Edwin Villavicencio
La democracia interna en partidos y movimientos políticos debería ser el primer filtro de calidad de cualquier sistema democrático. Si hacia adentro no hay reglas claras, transparencia en la elección de dirigentes ni competencia real entre propuestas, hacia afuera difícilmente habrá buen gobierno. En Ecuador, sin embargo, la estructura de muchos partidos sigue girando alrededor de un “dueño” o caudillo que decide listas, reparte dignidades y define la línea política a su conveniencia.
Bajo esta lógica, las primarias se vuelven una formalidad vacía. La militancia es llamada a “ratificar” decisiones que ya fueron tomadas en una oficina o en la mesa chica del líder. Los estatutos que hablan de participación y renovación de cuadros terminan como decoración jurídica. El mensaje es claro: el partido deja de ser una organización al servicio de un proyecto colectivo y se convierte en plataforma privada para negociar candidaturas y sostener al caudillo.
Este modelo tiene consecuencias directas en la calidad de la política.
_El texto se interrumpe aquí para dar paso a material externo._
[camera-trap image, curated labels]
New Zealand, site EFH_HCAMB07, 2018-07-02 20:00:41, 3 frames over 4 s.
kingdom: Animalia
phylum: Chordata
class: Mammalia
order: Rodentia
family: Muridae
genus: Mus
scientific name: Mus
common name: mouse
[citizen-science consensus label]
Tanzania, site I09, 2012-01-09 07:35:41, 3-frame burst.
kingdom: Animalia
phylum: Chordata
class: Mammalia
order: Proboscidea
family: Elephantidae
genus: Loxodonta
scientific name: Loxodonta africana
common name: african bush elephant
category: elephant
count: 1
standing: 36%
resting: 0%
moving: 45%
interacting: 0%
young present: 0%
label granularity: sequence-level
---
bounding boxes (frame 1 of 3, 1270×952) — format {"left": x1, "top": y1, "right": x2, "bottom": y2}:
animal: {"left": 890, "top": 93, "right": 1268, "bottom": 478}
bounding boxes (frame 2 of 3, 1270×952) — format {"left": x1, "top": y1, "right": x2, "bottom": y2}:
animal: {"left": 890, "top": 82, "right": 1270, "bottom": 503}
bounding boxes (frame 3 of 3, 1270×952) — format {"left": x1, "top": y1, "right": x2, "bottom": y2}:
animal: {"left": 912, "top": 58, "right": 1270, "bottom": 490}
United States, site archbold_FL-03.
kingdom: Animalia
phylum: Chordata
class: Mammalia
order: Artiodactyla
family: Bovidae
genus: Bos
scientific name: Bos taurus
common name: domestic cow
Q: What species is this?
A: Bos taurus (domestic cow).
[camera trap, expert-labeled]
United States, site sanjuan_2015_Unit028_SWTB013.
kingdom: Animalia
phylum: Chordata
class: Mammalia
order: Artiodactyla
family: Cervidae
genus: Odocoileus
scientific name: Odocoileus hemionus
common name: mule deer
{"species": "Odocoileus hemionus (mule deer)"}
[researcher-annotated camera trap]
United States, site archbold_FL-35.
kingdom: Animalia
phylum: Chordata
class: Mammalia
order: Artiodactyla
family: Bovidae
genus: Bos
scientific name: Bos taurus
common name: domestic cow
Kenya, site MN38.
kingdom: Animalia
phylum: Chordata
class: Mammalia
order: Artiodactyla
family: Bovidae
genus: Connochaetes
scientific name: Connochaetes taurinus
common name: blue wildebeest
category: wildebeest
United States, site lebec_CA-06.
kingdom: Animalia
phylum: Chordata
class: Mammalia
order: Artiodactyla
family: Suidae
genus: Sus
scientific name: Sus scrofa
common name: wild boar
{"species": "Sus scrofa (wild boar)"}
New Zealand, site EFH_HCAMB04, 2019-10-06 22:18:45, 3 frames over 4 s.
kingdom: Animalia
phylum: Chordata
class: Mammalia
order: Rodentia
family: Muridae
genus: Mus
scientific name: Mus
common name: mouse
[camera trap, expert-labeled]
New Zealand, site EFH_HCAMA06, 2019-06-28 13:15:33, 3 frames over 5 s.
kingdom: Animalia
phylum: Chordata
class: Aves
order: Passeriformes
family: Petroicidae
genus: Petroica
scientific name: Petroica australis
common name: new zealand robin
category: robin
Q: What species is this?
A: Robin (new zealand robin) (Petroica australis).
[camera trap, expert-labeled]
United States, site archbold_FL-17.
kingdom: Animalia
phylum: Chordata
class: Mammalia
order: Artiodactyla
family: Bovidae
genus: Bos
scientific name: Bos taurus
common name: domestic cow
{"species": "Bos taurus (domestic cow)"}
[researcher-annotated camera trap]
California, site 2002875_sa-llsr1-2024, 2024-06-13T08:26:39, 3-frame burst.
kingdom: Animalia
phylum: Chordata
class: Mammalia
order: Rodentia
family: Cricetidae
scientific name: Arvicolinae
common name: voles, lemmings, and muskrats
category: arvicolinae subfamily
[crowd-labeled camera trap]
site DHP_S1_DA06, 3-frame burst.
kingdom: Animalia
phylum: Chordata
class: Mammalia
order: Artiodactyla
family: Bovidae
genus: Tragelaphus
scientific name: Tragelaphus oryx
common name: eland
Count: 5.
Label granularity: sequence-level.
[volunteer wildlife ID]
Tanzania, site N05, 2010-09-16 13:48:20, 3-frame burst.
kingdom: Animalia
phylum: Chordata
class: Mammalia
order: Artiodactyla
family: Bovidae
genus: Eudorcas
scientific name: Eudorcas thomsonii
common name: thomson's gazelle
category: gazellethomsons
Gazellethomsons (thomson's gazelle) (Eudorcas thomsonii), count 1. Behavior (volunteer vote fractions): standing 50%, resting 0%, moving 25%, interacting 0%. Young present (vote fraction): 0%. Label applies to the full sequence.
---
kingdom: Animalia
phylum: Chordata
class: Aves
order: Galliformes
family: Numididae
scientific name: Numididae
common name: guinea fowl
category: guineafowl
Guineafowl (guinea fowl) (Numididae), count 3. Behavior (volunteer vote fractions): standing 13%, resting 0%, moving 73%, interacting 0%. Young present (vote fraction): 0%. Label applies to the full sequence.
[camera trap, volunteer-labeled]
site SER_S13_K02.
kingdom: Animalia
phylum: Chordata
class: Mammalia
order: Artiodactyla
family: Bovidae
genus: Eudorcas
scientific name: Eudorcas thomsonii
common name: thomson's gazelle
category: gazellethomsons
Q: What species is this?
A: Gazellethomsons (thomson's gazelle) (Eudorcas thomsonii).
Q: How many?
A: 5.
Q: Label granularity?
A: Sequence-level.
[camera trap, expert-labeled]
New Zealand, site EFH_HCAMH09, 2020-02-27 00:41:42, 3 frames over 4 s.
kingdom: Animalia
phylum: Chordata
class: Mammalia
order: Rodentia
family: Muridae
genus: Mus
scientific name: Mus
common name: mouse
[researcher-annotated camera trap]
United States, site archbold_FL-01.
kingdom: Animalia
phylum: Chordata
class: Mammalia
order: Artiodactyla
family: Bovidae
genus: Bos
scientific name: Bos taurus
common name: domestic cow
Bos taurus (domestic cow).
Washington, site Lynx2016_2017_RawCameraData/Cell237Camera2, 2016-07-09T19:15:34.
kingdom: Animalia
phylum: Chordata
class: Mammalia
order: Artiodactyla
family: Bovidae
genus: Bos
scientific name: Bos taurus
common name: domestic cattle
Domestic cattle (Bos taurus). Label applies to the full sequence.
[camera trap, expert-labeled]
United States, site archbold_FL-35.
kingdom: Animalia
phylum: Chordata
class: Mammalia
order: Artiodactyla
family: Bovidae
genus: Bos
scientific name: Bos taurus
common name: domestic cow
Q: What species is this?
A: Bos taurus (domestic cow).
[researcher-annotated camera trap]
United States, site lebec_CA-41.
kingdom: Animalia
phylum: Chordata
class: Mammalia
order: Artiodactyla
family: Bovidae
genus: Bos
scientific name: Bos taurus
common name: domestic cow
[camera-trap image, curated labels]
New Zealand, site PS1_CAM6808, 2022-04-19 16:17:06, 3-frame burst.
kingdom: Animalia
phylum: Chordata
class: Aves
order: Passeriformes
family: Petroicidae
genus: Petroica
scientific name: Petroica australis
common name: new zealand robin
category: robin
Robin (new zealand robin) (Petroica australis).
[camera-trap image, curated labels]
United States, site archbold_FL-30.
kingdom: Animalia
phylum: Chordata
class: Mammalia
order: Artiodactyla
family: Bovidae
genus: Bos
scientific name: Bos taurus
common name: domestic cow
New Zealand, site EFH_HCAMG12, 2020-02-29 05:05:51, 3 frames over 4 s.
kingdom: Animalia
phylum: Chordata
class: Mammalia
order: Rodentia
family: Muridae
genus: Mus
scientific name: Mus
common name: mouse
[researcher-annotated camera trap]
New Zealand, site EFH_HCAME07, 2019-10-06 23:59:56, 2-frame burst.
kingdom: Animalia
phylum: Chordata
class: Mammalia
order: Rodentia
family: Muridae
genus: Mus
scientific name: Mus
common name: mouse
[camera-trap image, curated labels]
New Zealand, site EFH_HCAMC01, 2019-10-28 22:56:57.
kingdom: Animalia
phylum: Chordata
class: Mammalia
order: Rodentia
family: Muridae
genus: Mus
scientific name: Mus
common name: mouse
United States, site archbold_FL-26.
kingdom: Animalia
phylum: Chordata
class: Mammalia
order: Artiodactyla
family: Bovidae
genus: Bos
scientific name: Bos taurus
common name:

Cuando las candidaturas se imponen “desde arriba”, se cierran las puertas a liderazgos territoriales, se castiga la disidencia y se premia la lealtad acrítica. Importan menos la preparación o la ética del aspirante que su docilidad frente al jefe. Así se llenan las listas con familiares, socios, amigos de campaña o figuras mediáticas sin compromiso programático. Ya en el poder, esa lógica se traslada a los gobiernos locales y nacionales: fidelidad personal por encima de capacidad y resultados.
La falta de democracia interna también distorsiona la representación. Un partido que no escucha a sus bases, que no rinde cuentas y que no permite debate real termina desconectado de las necesidades sociales. La ciudadanía percibe esa distancia y alimenta una desconfianza generalizada: “todos los partidos son lo mismo”, “todo está manejado entre pocos”. Con ello se debilita la legitimidad del sistema y se abre espacio a outsiders que prometen “barrer con los políticos”, pero reproducen el mismo caudillismo con otro rostro.
La democracia interna no es un adorno, es una garantía contra el autoritarismo. Obliga a los líderes a competir, justificar decisiones y someterse al veredicto de la militancia. También permite renovar cuadros, corregir rumbos y construir programas que nazcan de la deliberación y no del capricho. Allí donde las directivas se eligen en procesos limpios y las listas se definen con mecanismos transparentes, el caudillo pierde poder absoluto y el partido se acerca más a una institución que a una empresa política familiar.
Salir del modelo del “dueño del partido” exige reformas legales, pero sobre todo presión social. Las normas pueden exigir primarias, paridad y transparencia financiera; sin embargo, si la ciudadanía sigue premiando marcas personalistas, el caudillismo seguirá siendo rentable. El cambio real ocurrirá cuando militantes y electores exijan partidos que se parezcan menos a un culto al líder y más a una escuela de democracia: con reglas, debate, alternancia y proyectos que sobrevivan a cualquier caudillo.